Text segment START

Without alcohol, it’s fair to say that modern society would look quite different. Beer, for instance, is believed by some archeologists to be the reason humans transitioned from hunter-gatherers to farmers. And wine has been an integral part of life around the world for centuries.

But beer would just be barley-flavored tea and wine would remain as grape juice if it weren’t for one key ingredient: yeast. These little organisms comprise one part of 120,000 identified species of fungi, according to the Bradbury Science Museum. Yet, they’ve evolved for millions of years to produce alcohol, a trait fairly unique to these microbes. This evolutionary development not only allowed yeast to survive, but forever shaped civilization.

What is yeast exactly and when did humans first notice it?

Yeast are “single-celled fungal organisms,” who consume sugar and turn it into alcohol and carbon dioxide.

They were first observed in the 17th century by Antonie van Leeuwenhoek, a Dutch scientist, who observed specks of yeast through a microscope, according to Ancient Brews: Rediscovered and Re-Created by Dr. Patrick McGovern, the scientific director of the biomolecular archaeology project and adjunct professor of anthropology at the University of Pennsylvania Museum. However, Leeuwenhoek didn’t realize what he saw was alive.

But long before Leeuwenhoek observed and documented these fungi, humans had reaped the benefits of yeast for thousands of years without realizing it.

“You have the monks who literally thought that their stirring stick was divinely inspired, and that’s why they would get fermentation,” says Travis Rupp, research and development manager/beer archaeologist at Avery Brewing Co. and lecturer of classics at the University of Colorado-Boulder. “When in fact, all they were doing was hanging [the stick] up and all this wild yeast and bacteria fell on it before they would stick it in the pot for the next brew.”

It wasn’t until the 19th century that scientists began to recognize that not only were yeast very much alive, but that the fungus was responsible for fermentation.

Evolution and fermentation

When the Cretaceous period began around 145 million years ago, flowering plants started to propagate all over the planet.

Text segment END
Dataset START

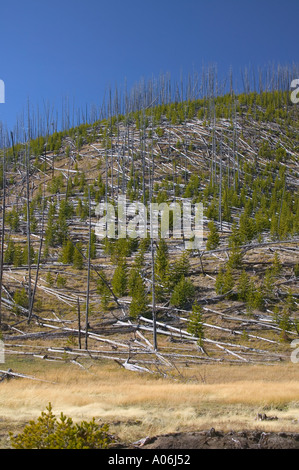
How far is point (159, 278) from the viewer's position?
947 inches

Dataset END
Dataset START

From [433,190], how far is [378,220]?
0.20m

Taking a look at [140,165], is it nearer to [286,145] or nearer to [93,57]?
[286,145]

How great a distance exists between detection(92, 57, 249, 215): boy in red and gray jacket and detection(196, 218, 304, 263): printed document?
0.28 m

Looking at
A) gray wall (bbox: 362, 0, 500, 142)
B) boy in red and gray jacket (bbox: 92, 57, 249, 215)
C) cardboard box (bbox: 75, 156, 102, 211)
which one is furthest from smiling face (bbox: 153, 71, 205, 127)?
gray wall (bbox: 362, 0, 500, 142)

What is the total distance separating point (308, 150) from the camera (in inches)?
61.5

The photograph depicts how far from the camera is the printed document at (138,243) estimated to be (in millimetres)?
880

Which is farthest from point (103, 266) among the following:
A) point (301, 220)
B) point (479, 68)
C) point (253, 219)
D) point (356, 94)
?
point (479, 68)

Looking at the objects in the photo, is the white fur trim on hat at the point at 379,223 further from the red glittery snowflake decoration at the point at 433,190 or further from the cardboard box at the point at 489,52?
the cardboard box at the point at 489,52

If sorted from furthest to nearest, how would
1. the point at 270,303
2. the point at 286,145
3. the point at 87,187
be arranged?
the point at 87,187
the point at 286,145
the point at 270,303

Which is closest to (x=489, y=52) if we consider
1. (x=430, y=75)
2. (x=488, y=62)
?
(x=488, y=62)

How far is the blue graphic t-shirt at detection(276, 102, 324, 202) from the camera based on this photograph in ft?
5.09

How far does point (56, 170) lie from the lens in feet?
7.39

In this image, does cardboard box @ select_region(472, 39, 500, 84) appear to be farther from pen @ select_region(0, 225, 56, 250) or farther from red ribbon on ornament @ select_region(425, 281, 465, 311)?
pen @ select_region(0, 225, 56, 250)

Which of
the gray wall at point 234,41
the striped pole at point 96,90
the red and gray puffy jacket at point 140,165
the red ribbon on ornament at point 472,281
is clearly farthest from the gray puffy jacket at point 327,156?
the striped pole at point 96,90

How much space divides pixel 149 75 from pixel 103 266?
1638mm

Dataset END
Dataset START

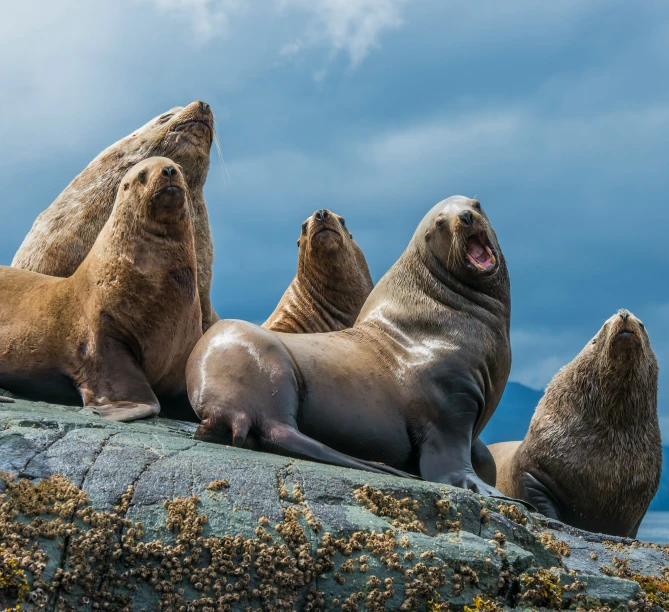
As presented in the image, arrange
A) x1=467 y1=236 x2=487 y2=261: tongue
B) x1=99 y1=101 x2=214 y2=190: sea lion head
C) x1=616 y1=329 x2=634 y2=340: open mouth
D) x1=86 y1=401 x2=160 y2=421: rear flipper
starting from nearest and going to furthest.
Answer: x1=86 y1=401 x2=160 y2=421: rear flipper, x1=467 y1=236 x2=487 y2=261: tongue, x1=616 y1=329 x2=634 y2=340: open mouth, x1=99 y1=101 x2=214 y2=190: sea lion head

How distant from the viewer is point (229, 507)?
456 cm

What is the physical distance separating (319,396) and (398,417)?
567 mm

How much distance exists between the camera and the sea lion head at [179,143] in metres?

Dataset END

_Task list:_
1) Reproduce, word for word, the part of the text on yeast that runs between "Without alcohol, it’s" and "forever shaped civilization.", inclusive.
2) Resume the text on yeast from the point where it stops, carrying on its section on evolution and fermentation.

_Your responses:_
1)
Without alcohol, it’s fair to say that modern society would look quite different. Beer, for instance, is believed by some archeologists to be the reason humans transitioned from hunter-gatherers to farmers. And wine has been an integral part of life around the world for centuries.

But beer would just be barley-flavored tea and wine would remain as grape juice if it weren’t for one key ingredient: yeast. These little organisms comprise one part of 120,000 identified species of fungi, according to the Bradbury Science Museum. Yet, they’ve evolved for millions of years to produce alcohol, a trait fairly unique to these microbes. This evolutionary development not only allowed yeast to survive, but forever shaped civilization.

2)
It was during this period when “a couple of yeast cells that had been budding in tree sap nudged against each other and mated,” writes Dr. Nicholas P. Money in The Rise of Yeast: How the Sugar Fungus Shaped Civilization. “This liaison caused a genetic eruption called whole-genome duplication.”

When yeasts are introduced to the sugary base used for beer or wine, they break down glucose molecules through a process called glycolysis. In the presence of oxygen, this can also accompany a citric acid cycle, known as the Krebs Cycle. Together, these processes allow the yeast to break down glucose in the most efficient manner, though produce no alcohol.

“But yeast cells in beer wort and grape juice soon deplete the oxygen because the dissolved gas diffuses slowly through these sugary fluids,” writes Money.

The fungi eventually gained the ability to break down glucose through a process of “anaerobic burn,” which requires very little oxygen. It also creates alcohol as a byproduct—a process better known as fermentation—which give yeast an evolutionary leg-up over other microbes.

While anaerobic burn requires more energy, the alcohol created allows the yeast to destroy “every other fungus and bacterium that would like to compete for the sugars that allow yeast to thrive,” says Money. Some yeast can tolerate alcohol levels up to 20%, though most strains die when levels reach between 12–15% alcohol by volume (abv). In comparison, most harmful, competing microbes perish at around 5% abv.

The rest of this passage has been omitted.